TEXT BLOCK ▸
<<<<

Medusa Cluster Server – Technical Documentation

1            Overview

The Medusa cluster server is a high performance clustering engine providing services to distribute Java processes amongst multiple processing resources. Its main characteristics are

 

-         Low system resource requirements

-         Runs on standard JRE 1.3 (100% pure Java)

-         Dynamic auto-configuring cluster and fail-over

-         Highly scalable

-         Provides options for performance tuning

-         State synchronization of theoretically unlimited data size

-         Runs on multiple/mixed server hardware and supports multiple instances per IP address

-         Configurable logging options

2           Technical Introduction

The Medusa clustering engine takes care of most of the work involved in clustering such as distributing tasks amongst the cluster and managing cluster members starting up, shutting down and failing-over. It also provides a simple and powerful API for users to implement their own processing logic.

 

The Medusa cluster server consists of three components:

-         A local resource manager for executing user defined business logic (jobs)

-         The cluster server managing the logical and physical cluster

-         A client server for managing external clients requesting logical cluster resources

 

2.1          ResourceManager & Jobs

The ResourceManager is responsible for scheduling and executing jobs on the local server. The server maintains a user definable number of Timers that execute jobs once or periodically.

>>>>

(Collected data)

<<<<

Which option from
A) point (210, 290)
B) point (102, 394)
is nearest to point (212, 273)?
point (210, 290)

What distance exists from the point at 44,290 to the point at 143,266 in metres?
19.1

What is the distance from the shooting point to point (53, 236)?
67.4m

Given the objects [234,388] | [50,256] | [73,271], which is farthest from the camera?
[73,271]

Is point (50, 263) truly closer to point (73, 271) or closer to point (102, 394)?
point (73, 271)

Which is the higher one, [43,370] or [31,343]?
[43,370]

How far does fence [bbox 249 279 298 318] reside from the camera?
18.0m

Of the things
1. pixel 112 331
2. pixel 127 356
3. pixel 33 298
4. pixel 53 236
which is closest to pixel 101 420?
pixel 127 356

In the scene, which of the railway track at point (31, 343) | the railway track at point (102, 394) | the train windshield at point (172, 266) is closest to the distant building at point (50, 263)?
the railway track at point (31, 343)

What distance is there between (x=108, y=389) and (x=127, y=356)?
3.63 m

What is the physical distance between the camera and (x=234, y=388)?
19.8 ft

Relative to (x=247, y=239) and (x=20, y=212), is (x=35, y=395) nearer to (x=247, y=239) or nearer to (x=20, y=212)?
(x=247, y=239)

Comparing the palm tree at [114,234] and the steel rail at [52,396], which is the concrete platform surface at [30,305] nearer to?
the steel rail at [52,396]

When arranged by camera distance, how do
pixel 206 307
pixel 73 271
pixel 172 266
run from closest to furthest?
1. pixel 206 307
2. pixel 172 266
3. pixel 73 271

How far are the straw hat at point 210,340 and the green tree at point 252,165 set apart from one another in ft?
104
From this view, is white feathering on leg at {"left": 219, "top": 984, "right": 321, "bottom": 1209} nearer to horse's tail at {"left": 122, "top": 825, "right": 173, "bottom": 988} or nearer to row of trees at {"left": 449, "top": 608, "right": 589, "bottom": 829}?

>>>>

DIRECTION ▸
Reproduce the passage of the Medusa cluster server documentation from "2           Technical Introduction" up to and including "business logic (jobs)".

OUTPUT OF THE TASK ▸
2           Technical Introduction

The Medusa clustering engine takes care of most of the work involved in clustering such as distributing tasks amongst the cluster and managing cluster members starting up, shutting down and failing-over. It also provides a simple and powerful API for users to implement their own processing logic.

 

The Medusa cluster server consists of three components:

-         A local resource manager for executing user defined business logic (jobs)